_SUPPLIED MATERIAL_
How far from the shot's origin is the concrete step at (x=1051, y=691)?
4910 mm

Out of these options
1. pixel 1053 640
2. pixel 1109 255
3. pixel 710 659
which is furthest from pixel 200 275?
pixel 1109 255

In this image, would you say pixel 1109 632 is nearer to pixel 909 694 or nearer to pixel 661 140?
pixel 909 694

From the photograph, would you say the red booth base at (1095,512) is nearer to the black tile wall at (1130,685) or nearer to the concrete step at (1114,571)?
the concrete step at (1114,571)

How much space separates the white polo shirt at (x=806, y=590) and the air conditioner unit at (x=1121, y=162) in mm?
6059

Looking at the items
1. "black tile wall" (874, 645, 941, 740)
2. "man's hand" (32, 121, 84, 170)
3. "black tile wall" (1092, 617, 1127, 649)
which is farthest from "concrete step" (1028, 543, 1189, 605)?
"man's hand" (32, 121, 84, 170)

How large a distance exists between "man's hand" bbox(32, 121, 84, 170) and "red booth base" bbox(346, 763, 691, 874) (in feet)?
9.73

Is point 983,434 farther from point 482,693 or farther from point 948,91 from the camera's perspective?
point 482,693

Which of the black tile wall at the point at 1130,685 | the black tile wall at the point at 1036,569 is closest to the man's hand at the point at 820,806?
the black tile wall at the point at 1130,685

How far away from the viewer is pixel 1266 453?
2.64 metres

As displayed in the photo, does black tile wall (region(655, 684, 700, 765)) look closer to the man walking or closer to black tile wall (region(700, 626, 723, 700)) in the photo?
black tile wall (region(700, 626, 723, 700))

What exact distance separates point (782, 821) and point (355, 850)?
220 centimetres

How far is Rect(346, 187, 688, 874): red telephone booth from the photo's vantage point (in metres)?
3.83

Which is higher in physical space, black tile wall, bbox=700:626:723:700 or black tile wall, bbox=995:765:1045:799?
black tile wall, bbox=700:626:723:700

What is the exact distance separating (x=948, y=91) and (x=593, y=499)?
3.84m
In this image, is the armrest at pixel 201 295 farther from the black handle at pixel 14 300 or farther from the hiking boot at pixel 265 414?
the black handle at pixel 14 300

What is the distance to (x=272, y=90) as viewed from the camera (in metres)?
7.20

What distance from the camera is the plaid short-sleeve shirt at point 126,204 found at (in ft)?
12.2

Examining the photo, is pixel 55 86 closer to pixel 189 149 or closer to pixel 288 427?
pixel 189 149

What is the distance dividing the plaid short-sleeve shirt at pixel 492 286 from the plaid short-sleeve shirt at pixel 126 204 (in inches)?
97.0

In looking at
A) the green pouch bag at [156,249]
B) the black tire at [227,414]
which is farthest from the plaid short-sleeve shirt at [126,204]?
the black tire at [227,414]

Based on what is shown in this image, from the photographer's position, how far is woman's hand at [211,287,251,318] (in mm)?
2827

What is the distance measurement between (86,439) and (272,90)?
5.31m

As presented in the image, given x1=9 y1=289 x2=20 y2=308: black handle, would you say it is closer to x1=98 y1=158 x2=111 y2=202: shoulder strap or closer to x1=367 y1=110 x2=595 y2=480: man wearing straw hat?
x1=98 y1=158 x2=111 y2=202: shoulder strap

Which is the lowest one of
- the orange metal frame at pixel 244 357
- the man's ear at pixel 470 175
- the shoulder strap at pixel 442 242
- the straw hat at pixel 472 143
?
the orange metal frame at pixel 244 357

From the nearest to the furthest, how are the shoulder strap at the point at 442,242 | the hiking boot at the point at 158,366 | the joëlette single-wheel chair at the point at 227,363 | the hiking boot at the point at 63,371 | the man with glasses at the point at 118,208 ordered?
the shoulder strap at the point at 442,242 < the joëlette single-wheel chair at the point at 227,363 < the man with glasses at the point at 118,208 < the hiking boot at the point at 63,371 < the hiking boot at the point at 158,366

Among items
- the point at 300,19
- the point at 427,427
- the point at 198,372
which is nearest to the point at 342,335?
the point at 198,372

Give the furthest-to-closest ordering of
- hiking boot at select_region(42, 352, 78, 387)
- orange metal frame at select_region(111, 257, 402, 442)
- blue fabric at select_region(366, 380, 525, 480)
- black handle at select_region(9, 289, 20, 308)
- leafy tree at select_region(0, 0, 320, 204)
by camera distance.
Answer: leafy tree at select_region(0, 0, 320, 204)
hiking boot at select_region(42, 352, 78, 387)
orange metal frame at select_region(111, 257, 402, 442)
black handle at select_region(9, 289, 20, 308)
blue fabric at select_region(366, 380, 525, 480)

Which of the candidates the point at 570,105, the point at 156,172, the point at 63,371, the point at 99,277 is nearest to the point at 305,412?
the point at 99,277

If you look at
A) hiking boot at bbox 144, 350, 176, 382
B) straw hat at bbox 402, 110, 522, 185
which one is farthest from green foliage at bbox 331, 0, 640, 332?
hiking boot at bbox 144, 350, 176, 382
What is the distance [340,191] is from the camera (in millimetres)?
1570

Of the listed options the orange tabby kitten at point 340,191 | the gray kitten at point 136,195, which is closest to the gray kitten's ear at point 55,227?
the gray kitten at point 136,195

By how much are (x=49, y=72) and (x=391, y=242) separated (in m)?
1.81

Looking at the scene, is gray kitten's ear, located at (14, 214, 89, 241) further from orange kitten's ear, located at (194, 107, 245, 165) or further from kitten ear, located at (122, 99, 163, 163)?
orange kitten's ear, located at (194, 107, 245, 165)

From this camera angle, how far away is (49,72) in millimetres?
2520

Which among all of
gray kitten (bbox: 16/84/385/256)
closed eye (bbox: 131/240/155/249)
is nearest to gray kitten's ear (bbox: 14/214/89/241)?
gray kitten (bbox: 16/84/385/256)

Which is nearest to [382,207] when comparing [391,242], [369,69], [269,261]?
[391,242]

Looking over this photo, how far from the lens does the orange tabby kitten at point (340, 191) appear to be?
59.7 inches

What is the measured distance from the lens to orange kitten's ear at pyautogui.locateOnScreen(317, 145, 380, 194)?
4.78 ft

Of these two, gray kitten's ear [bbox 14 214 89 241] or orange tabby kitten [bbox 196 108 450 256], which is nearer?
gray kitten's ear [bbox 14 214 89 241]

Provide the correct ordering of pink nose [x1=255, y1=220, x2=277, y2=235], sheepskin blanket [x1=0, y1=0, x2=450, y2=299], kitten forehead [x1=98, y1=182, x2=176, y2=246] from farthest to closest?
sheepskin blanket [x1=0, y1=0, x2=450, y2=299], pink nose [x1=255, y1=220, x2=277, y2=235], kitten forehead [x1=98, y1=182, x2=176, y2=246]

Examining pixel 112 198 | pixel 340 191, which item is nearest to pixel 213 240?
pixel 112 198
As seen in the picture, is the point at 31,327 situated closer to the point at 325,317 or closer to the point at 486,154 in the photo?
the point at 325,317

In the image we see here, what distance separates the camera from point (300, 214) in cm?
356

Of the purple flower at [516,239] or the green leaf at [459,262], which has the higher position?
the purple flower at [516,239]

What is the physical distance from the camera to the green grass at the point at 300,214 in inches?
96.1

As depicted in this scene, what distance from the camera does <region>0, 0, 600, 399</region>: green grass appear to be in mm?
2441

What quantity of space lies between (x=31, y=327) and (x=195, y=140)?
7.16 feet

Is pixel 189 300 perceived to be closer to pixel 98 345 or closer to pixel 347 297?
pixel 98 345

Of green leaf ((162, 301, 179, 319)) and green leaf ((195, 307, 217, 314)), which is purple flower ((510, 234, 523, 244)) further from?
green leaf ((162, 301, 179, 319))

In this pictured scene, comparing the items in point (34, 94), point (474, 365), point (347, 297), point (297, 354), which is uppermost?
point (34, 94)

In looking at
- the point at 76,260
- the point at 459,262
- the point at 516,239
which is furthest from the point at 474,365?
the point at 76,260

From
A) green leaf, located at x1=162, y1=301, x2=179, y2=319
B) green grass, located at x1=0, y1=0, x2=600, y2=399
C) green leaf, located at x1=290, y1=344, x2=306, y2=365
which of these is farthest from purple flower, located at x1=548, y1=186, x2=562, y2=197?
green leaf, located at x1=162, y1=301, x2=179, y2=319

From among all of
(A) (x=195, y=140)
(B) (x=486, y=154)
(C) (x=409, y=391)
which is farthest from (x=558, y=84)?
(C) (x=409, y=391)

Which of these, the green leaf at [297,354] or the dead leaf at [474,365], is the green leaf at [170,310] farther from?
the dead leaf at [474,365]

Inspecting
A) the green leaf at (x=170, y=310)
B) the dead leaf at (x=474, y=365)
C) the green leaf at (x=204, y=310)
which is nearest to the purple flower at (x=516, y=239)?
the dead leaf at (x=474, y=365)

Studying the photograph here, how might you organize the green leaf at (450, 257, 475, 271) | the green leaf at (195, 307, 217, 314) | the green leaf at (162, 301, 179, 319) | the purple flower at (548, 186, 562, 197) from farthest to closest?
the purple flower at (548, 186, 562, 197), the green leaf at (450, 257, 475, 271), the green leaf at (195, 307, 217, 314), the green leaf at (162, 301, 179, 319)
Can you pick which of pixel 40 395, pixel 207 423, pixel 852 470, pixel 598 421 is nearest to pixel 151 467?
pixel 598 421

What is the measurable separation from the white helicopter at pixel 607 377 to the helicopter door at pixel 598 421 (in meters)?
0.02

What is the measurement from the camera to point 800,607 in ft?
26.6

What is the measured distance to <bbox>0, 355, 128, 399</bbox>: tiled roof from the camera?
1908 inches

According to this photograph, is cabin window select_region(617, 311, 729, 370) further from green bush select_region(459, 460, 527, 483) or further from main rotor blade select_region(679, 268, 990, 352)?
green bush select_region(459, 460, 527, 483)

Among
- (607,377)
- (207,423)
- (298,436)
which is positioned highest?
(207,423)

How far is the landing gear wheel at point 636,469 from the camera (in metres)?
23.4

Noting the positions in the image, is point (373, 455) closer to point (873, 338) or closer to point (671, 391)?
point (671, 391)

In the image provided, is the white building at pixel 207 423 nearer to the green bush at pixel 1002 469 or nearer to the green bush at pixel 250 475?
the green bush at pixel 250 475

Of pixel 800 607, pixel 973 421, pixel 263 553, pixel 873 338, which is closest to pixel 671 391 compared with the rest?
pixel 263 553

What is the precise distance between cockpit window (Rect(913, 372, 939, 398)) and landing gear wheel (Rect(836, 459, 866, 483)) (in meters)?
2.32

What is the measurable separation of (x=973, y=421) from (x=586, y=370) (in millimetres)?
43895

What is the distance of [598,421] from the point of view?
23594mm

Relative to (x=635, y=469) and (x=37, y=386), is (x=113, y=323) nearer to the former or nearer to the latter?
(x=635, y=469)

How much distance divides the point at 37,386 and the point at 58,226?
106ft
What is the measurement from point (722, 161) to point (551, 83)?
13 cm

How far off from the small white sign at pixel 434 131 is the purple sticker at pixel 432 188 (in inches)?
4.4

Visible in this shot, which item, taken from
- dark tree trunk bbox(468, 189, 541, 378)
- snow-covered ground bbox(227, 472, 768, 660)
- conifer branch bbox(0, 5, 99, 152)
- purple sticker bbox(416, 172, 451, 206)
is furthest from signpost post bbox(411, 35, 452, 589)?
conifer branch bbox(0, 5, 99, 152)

_OBJECTIVE_
From the line containing "How much distance" through the final line of the listing above, retype every line exactly; leave out everything else.

_FULL RESPONSE_
How much distance divides the point at 37,386 and the point at 58,226?
106ft
What is the measurement from point (722, 161) to point (551, 83)?
13 cm

How far off from the small white sign at pixel 434 131 is the purple sticker at pixel 432 188 (in inches)?
4.4

Visible in this shot, which item, taken from
- dark tree trunk bbox(468, 189, 541, 378)
- snow-covered ground bbox(227, 472, 768, 660)
- conifer branch bbox(0, 5, 99, 152)
- purple sticker bbox(416, 172, 451, 206)
is furthest from signpost post bbox(411, 35, 452, 589)?
conifer branch bbox(0, 5, 99, 152)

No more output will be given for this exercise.